Maggie became principal of the West End School of Speech Therapy training, and then shortly afterwards accepted a Professorship at the University of Newcastle. A move to the University of York soon followed, where she spent 18 years doing much of the ground-breaking research that she is famous for.
 
This research focusses on children’s reading and language skills. Maggie is one of the world’s foremost experts on the psychology of dyslexia. As such, she has played a key role in shaping our understanding of that condition as one that is typically underpinned by issues of encoding and representing speech sounds. However, she also works on intervention trials aimed at supporting individuals with language difficulties.
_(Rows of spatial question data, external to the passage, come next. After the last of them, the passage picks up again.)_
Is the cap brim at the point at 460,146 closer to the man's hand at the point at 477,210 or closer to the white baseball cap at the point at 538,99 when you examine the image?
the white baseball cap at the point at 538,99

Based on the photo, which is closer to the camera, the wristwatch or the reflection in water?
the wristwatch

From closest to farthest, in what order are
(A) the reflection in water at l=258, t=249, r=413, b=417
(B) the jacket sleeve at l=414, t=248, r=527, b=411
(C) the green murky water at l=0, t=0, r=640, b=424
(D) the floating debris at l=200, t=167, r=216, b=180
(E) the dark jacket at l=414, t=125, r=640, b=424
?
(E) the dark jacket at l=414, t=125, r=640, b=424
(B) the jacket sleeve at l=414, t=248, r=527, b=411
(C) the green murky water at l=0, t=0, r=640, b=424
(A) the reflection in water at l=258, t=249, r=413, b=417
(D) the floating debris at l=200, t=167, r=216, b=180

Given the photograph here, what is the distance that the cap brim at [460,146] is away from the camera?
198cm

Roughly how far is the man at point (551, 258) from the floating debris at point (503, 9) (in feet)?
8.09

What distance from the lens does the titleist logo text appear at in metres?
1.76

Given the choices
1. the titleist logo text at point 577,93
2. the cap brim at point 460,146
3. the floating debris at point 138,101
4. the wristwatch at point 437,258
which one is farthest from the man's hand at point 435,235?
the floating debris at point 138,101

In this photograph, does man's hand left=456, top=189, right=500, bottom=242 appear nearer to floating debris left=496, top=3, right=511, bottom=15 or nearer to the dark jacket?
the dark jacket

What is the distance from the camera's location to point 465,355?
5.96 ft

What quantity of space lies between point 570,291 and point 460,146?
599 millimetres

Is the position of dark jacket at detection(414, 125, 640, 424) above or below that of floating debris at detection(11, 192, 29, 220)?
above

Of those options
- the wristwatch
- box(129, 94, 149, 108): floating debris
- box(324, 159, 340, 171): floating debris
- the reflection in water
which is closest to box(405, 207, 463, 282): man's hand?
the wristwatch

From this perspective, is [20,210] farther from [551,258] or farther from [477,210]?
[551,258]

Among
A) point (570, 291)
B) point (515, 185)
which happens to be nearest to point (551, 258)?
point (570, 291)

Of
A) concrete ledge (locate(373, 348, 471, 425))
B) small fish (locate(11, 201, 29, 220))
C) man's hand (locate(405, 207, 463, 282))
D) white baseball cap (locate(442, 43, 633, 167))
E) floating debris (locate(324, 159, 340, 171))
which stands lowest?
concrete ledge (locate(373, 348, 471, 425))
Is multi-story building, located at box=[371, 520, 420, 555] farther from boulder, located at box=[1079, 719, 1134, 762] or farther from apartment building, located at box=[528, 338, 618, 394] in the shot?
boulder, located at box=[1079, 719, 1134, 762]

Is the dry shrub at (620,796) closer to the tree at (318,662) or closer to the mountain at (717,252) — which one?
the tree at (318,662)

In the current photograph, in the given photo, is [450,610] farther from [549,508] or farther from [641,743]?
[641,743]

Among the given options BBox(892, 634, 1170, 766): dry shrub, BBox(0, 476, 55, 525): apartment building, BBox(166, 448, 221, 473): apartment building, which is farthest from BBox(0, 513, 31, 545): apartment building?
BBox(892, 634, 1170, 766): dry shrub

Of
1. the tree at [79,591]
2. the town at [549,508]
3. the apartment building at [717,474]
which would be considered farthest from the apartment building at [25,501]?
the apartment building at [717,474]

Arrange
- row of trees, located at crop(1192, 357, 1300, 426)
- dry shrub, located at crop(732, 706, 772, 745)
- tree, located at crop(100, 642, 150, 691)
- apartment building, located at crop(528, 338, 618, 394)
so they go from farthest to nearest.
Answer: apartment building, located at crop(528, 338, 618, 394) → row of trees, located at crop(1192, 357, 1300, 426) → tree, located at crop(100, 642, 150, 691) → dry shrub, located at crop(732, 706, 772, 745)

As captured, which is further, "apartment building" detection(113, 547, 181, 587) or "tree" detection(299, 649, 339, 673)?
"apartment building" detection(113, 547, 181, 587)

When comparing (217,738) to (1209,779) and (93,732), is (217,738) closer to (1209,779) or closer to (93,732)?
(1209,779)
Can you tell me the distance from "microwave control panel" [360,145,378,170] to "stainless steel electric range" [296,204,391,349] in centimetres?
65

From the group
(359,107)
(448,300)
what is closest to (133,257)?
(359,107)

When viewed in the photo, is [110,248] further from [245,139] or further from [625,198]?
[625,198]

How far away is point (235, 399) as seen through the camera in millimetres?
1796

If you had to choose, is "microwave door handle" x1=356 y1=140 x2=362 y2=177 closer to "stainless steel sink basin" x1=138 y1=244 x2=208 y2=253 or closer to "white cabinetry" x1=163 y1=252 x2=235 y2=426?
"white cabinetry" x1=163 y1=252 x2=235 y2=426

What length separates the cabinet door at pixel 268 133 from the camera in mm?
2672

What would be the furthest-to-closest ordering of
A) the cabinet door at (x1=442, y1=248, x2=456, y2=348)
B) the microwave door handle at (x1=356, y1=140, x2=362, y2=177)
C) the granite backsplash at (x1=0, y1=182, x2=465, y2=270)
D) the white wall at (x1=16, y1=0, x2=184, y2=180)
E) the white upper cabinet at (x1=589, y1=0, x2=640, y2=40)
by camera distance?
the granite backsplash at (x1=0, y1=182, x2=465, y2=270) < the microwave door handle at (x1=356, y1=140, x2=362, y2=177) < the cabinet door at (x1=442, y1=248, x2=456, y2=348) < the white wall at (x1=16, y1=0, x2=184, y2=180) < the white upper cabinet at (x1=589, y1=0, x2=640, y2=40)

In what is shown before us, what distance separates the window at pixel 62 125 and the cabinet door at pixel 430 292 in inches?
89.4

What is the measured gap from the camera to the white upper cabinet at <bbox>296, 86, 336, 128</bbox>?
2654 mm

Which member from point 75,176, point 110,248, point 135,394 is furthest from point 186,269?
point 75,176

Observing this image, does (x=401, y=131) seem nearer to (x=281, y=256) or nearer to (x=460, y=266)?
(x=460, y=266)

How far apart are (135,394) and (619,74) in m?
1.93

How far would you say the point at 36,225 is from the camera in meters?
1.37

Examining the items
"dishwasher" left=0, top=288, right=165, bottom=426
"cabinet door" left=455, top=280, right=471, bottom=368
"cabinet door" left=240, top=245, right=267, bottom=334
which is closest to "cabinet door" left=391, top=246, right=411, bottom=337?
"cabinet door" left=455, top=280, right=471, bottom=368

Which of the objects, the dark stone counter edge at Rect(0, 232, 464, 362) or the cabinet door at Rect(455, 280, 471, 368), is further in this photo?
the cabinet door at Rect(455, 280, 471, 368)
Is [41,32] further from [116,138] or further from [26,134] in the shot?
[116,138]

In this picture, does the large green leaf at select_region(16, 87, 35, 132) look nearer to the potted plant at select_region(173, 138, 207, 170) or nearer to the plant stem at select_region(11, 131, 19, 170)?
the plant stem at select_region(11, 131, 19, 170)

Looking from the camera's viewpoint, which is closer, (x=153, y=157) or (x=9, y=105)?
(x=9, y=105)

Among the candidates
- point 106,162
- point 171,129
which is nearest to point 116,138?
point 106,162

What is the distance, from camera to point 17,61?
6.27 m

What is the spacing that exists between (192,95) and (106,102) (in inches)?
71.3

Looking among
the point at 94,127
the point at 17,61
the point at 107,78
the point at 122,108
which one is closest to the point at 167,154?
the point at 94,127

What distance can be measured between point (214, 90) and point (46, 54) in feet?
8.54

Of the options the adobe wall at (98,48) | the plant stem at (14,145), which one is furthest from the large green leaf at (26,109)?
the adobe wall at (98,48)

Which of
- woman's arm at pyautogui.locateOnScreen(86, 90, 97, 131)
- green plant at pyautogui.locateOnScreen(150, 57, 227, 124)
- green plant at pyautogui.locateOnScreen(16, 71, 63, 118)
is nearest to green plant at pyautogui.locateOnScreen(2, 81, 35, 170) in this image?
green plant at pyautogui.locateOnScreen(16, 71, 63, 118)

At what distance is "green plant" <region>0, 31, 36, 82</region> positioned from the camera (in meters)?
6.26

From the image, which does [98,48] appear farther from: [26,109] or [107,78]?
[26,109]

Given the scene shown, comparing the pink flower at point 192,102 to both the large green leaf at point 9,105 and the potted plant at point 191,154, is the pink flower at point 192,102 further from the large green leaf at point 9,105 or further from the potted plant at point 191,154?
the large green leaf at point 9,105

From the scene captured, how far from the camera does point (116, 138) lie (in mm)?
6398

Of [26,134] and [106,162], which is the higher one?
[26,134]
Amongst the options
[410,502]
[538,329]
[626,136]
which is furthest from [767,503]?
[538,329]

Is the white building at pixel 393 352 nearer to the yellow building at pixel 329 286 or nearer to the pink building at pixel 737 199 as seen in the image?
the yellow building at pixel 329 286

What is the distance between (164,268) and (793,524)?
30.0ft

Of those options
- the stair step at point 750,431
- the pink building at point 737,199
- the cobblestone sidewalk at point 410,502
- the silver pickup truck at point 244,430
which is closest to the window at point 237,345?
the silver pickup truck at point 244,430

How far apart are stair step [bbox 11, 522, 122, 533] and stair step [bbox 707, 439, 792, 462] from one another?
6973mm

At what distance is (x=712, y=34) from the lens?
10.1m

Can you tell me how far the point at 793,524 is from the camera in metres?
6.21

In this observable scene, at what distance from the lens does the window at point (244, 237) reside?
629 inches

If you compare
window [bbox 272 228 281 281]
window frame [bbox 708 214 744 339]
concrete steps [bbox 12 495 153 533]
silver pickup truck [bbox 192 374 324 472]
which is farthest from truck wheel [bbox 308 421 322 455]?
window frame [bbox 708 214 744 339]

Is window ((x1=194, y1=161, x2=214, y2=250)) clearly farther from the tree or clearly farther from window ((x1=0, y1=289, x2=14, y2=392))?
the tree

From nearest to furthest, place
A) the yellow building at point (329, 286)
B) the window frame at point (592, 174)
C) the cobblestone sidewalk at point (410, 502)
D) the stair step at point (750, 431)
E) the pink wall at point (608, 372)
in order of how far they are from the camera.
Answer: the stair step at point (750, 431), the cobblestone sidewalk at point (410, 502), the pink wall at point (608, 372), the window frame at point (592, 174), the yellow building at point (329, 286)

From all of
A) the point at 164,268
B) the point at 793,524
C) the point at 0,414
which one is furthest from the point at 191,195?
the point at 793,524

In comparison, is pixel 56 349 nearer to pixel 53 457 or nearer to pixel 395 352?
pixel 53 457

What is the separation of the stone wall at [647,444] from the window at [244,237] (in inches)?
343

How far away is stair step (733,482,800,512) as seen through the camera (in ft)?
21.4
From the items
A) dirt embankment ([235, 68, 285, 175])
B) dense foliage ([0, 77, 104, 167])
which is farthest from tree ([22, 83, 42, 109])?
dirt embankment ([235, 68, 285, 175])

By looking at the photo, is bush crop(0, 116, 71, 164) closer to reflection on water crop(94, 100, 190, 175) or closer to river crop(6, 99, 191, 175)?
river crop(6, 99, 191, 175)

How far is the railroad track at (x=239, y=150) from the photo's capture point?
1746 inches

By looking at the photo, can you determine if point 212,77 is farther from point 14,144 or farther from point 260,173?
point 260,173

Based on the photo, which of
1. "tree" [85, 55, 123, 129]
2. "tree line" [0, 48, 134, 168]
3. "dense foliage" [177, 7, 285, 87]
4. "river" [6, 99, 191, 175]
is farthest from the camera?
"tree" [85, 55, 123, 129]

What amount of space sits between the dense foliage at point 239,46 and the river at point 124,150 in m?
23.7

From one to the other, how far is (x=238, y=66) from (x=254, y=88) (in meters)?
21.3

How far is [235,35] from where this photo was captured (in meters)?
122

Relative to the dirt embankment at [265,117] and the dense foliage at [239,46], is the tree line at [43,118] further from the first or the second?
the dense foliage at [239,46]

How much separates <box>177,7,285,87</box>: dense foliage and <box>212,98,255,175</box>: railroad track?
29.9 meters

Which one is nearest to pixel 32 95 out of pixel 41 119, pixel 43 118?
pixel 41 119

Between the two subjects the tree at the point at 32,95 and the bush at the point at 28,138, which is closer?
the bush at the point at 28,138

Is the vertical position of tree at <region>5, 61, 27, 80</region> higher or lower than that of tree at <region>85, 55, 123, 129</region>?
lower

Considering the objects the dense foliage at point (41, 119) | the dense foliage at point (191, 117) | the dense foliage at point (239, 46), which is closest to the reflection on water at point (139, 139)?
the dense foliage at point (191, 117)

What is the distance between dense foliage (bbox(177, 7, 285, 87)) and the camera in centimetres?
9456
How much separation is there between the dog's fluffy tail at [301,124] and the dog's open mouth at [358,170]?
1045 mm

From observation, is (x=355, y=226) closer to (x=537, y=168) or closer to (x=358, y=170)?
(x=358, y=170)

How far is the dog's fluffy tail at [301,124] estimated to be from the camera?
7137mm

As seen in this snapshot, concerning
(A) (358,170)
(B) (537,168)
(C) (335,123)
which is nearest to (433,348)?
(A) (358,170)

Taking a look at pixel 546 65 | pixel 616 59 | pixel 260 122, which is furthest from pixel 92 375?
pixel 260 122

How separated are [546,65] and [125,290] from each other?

Indeed, a key aspect of her approach is to marry a sophisticated theoretical analysis with practical interventions that seek to make a real difference to people’s lives.
 
As a result, her work has influenced the teaching of reading in schools across the UK. She was consulted when the Phonics Screening Test was introduced in 2012. She was also heavily involved in the Rose Review of Dyslexia which reported to government in 2009. Maggie’s impact has been recognised by a series of high-profile awards. She is a Fellow of the British Academy and a Fellow of the Academy of Medical Sciences. In 2016 – around the time Maggie was visiting Bristol to celebrate 40 years since graduating – she was appointed a CBE for services to science and the understanding of dyslexia.
 
These achievements show Maggie’s outstanding academic skills and drive to deploy those for the bettering of both society and the individual. Her route to where she is now also demonstrates her persistence, independence and willingness to embrace opportunities. I think one can see the genesis of those skills in Maggie’s time in Bristol, and these have now led her to the highly responsible and prestigious job that she holds in Oxford, where she is the first female President of St John’s College in the 457 years of its history.
 
Another legacy of Maggie’s time at Bristol is her passion to ensure that everyone, from all backgrounds, has access to higher education. This is an agenda that she has pursued in her time at Oxford as Chair of the University’s Intercollegiate Equality and Diversity Forum. Although Maggie would describe herself as someone who has only recently become active in this area, her underlying passion for equality is visible throughout her whole career. Maggie’s skills and achievements are considerable. However, this commitment to equality of opportunity, which I know is shared by very many of our current students, resonates strongly with what we seek to achieve at the University of Bristol today.
 
Pro Vice-Chancellor, I present to you Margaret J Snowling as eminently worthy of the degree of Doctor of Science, honoris causa.